Whitechapel Bell Foundry

The original bell made to go in the Clock Tower at Westminster weighed 16 tonnes and cracked the first time it was struck. That was when the Whitechapel Bell Foundry was called in…

Great Peter of York bell
Great Peter of York bell
© TopFoto.co.uk/Corporation of London/HIP
This Foundry had a long and illustrious history, being the oldest manufacturing company in the country (established 1570) and being the makers of another very significant bell, the Liberty Bell in Philadelphia. The Foundry was commissioned to cast a replacement, nine feet in diameter at the mouth. As they didn’t know how much a bell this size was going to weigh, they took 12 hours to melt 20 tonnes of bell metal (a mixture of 77% copper and 23% tin) at temperatures of 1,200º centigrade.

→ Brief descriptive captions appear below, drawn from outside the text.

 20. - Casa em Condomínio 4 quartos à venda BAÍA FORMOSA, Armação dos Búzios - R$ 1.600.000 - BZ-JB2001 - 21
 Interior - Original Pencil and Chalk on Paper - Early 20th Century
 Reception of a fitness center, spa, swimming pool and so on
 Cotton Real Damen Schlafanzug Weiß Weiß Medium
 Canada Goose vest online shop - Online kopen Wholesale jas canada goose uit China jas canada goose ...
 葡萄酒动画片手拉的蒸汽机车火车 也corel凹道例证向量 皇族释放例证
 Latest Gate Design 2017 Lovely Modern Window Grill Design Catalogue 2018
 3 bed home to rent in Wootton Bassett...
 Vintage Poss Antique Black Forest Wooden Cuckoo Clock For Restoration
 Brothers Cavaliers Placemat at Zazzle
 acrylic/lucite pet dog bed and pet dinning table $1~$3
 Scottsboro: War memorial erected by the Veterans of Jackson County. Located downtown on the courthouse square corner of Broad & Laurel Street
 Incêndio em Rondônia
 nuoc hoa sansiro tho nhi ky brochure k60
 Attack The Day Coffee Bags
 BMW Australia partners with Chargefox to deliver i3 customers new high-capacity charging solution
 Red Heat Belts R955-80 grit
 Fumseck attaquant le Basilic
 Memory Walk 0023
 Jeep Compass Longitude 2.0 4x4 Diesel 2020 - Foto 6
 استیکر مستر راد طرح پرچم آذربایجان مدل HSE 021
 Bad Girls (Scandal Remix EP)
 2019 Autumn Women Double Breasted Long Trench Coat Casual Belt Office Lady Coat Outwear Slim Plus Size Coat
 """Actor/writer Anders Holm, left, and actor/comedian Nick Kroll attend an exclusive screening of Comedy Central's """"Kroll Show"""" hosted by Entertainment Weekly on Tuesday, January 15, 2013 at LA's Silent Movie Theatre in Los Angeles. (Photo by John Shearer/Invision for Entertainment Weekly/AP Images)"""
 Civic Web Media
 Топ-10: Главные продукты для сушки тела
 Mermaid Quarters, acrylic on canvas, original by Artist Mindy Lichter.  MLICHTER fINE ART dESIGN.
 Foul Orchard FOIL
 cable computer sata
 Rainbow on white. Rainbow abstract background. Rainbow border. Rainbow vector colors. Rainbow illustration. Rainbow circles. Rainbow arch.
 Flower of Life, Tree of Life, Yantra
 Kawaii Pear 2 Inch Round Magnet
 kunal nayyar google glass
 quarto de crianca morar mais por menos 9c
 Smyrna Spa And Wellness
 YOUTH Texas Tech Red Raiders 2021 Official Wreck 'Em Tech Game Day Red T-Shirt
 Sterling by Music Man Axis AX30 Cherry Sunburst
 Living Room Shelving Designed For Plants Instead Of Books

It turned out to be a bit more than they needed: Big Ben, as this second bell was also nicknamed, was cast on Saturday April 10, 1858, and ended up weighing 13 ½ tonnes. It took over three weeks for the metal to cool down. Big Ben was the largest bell in England at the time and coincidentally, just two miles down the road, the largest metal ship in England was also being constructed, Brunel’s Great Eastern. The Whitechapel Bell Foundry was very proud of its work and commissioned a special commemorative picture. 

 

Whitechapel Bell Foundry
Whitechapel Bell Foundry
©image courtesy of The Whitechapel Foundry
ICONS paid a visit to the Whitechapel Bell Foundry in London to find out how much has changed.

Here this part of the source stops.